▶ **Trecho**
'''
Marcos devia pertencer à família bastante rica e de grande ascendente na comunidade cristã de Jerusalém. Com efeito, em sua casa "onde várias pessoas se haviam reunido para orar" (At 12:12), refugiou-se o apóstolo Pedro quando o anjo o libertou do cárcere de Herodes. Pretendem alguns deduzir disso que a casa de Marcos deve-se identificar com o cenáculo.

Marcos era primo de Barnabé (Col 4:10), levita, natural de Chipre e, quando este, juntamente com Paulo, foi designado pelos irmãos da comunidade de Antioquia para levar as esmolas à Igreja de Jerusalém, na volta levou consigo Marcos, para lhe servir de auxiliar (At 13:5) no labor da evangelização. Efetivamente, Paulo e Barnabé o levaram como colaborador na primeira viagem apostólica. Mas ao chegarem a Perga, na Panfilia, Marcos separou-se dos dois missionários e achou melhor voltar a Jerusalém. Esta fraqueza e inconstância de caráter não agradaram a Paulo, que se recusou a levar Marcos como companheiro na segunda viagem missionária, pelo que o próprio Barnabé, separando-se de Paulo, foi com Marcos para a ilha de Chipre, enquanto Paulo e Silas rumaram primeiro para a Síria e para a Cilícia e depois para a Grécia. Deste modo, por disposição providencial de Deus, a boa-nova difundiu-se mais largamente.
'''
▶ **Tarefas**
1/ Reproduza do trecho sobre Marcos tudo o que vai de "Marcos devia pertencer" até "com o cenáculo.", sem alterar nada.
2/ Dê continuidade ao trecho sobre Marcos, começando logo após a última frase apresentada.
Os dados não são necessários para nada.

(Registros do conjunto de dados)
'''
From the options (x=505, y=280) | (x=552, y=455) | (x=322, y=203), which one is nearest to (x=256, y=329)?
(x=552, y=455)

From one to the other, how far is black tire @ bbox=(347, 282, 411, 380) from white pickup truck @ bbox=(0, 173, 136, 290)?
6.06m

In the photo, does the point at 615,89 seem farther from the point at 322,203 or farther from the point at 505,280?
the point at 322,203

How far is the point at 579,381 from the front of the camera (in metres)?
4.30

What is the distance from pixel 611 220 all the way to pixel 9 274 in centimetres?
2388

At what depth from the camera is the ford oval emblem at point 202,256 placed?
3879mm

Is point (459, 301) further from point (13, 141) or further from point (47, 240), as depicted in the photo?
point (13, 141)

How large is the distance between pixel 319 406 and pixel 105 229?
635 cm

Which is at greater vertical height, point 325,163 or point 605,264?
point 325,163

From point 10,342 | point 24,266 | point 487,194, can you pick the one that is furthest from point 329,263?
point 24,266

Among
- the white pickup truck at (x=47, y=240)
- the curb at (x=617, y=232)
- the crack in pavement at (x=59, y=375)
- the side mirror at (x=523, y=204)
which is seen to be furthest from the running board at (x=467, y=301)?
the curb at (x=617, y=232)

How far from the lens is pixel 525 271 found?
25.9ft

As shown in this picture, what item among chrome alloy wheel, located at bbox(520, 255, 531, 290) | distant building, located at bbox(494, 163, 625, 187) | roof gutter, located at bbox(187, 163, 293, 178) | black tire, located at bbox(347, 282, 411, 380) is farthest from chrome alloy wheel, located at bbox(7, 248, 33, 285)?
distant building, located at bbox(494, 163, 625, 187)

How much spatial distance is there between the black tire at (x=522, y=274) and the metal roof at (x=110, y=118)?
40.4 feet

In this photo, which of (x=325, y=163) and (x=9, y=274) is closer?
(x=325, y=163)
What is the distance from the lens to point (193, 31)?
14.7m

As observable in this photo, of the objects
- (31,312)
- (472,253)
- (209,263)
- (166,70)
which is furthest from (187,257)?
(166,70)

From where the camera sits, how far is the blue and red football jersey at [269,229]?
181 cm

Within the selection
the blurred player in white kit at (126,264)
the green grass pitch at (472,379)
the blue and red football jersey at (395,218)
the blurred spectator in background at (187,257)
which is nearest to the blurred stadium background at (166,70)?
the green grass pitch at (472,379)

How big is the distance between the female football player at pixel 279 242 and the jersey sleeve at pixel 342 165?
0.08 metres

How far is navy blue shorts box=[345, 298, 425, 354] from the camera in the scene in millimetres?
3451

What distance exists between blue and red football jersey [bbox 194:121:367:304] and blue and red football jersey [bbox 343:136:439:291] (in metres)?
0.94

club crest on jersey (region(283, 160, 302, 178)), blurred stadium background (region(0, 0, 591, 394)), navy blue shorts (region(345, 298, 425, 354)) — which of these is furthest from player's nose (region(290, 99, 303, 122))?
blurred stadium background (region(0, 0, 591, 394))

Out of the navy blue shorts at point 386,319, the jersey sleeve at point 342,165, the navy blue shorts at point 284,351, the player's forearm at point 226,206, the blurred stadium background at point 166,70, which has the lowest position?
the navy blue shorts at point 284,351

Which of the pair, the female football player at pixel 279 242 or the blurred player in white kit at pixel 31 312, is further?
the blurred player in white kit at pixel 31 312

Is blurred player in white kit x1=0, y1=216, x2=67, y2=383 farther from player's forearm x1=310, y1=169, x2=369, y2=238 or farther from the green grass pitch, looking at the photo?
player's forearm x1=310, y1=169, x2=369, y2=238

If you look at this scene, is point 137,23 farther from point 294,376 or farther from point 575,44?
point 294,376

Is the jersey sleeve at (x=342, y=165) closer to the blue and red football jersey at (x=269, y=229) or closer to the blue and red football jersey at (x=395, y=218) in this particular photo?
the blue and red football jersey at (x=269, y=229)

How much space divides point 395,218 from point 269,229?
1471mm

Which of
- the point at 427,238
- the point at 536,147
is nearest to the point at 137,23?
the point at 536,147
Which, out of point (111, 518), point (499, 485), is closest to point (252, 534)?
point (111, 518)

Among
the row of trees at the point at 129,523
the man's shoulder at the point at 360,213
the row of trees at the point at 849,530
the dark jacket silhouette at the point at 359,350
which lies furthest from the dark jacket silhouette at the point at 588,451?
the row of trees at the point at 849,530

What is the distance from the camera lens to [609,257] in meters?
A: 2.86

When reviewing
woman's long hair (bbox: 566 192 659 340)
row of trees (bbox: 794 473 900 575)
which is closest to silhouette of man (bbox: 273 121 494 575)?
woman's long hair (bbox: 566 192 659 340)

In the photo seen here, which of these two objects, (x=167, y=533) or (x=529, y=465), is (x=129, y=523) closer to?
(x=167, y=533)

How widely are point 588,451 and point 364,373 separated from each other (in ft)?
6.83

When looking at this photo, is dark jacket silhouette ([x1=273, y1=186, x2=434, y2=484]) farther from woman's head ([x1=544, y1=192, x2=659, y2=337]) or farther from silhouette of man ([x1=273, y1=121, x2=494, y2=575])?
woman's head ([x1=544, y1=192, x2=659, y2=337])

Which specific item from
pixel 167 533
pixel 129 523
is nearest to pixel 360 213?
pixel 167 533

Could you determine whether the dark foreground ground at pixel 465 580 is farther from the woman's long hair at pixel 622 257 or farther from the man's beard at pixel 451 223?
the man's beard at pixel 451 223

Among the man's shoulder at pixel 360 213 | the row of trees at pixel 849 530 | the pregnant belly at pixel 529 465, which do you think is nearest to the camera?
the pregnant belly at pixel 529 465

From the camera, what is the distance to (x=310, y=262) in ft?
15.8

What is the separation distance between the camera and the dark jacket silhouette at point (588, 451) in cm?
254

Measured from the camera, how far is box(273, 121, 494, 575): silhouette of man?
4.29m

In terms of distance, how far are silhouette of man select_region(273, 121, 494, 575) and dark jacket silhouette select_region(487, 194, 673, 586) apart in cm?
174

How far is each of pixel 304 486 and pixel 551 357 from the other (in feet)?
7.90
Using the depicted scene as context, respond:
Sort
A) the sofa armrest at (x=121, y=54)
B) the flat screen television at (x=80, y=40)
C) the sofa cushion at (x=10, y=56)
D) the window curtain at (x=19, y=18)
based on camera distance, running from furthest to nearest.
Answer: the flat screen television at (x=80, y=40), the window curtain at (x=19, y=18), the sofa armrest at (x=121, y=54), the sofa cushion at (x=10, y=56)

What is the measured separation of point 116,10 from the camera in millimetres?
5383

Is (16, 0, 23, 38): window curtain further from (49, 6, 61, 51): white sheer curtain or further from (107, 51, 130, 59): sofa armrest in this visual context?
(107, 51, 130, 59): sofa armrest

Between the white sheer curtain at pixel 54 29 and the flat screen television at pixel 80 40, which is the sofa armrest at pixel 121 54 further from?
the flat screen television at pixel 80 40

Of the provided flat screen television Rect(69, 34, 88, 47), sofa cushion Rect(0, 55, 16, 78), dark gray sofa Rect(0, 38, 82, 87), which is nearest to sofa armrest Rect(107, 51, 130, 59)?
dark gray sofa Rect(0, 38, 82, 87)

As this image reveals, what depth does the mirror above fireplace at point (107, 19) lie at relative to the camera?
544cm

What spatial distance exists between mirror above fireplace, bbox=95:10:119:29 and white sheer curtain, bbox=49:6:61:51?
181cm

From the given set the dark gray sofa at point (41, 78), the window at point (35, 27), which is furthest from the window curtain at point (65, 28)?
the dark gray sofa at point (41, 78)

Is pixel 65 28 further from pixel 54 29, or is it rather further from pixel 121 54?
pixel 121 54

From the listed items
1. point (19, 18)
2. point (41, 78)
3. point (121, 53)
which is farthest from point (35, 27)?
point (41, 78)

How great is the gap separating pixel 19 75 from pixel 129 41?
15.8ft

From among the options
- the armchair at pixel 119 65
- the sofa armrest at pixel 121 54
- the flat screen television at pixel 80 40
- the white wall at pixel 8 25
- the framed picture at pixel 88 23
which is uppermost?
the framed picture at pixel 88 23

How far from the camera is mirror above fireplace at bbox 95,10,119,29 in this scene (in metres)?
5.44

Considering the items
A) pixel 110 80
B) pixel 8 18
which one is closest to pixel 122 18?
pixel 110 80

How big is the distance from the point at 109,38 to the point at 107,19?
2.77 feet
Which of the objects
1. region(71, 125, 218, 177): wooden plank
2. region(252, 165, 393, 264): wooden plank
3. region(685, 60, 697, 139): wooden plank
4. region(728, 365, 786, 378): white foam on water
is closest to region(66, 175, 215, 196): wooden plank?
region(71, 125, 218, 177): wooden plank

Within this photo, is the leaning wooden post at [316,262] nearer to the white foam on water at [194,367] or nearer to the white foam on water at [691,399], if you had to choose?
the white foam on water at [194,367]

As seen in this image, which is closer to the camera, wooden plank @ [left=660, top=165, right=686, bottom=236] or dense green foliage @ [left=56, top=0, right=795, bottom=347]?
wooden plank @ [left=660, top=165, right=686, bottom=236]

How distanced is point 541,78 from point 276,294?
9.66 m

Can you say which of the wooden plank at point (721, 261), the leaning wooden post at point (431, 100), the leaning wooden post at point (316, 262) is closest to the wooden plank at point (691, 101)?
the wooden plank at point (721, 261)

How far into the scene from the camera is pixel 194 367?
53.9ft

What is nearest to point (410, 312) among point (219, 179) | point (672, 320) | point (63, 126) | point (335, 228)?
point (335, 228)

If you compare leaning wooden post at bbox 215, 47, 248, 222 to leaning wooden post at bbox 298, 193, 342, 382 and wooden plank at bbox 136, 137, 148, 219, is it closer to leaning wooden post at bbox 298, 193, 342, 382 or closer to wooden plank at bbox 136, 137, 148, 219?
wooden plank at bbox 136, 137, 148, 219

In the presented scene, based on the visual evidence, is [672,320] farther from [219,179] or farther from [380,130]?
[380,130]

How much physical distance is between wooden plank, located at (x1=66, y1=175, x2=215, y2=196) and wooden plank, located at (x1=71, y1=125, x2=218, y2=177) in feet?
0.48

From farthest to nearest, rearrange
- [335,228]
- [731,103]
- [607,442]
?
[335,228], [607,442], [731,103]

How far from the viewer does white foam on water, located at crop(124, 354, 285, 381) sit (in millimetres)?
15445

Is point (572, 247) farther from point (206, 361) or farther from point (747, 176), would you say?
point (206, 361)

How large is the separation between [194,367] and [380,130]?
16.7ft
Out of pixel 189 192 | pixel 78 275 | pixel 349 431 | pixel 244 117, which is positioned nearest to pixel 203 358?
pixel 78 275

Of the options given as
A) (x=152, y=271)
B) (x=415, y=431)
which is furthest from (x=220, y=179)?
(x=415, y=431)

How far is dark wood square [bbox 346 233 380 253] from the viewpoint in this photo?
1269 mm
'''
▶ **Respostas em ordem**
1/
Marcos devia pertencer à família bastante rica e de grande ascendente na comunidade cristã de Jerusalém. Com efeito, em sua casa "onde várias pessoas se haviam reunido para orar" (At 12:12), refugiou-se o apóstolo Pedro quando o anjo o libertou do cárcere de Herodes. Pretendem alguns deduzir disso que a casa de Marcos deve-se identificar com o cenáculo.

2/
Aquela nuvem passageira não diminuiu e muito menos rompeu ás relações fraternas entre os dois apóstolos. Com efeito, Marcos foi depois colaborador fiel de Pedro e de Paulo. Este escrevia, de Roma, onde se achava prisioneiro, aos fiéis de Colossas (4:10): "Saúda-vos Marcos, primo de Barnabé"; e a Filêmon: "Saúda-te Marcos, meu colaborador" (v. 24). Estava, pois, Marcos, nessa época, por volta do ano 61-62, com Paulo. Alguns anos mais tarde, pelo ano 63-64, ele cuidava da evangelização juntamente com Pedro, o qual escrevia de Babilônia (= Roma) na sua primeira carta (5:13): "Saúda-vos meu filho Marcos," palavras que nos deixam crer que Marcos recebeu de Pedro o batismo.

Deve ter deixado Roma antes da perseguição de Nero, no ano 64, pois quando Paulo aí esteve para a segunda prisão, Marcos não estava. De fato, na sua segunda epístola a Timóteo (4,11) Paulo pede-lhe que venha a Roma e traga Marcos consigo.

Antigas tradições muito autorizadas atestam que nos anos seguintes Marcos evangelizou o Egito e fundou a Igreja de Alexandria, onde morreu mártir por Jesus Cristo.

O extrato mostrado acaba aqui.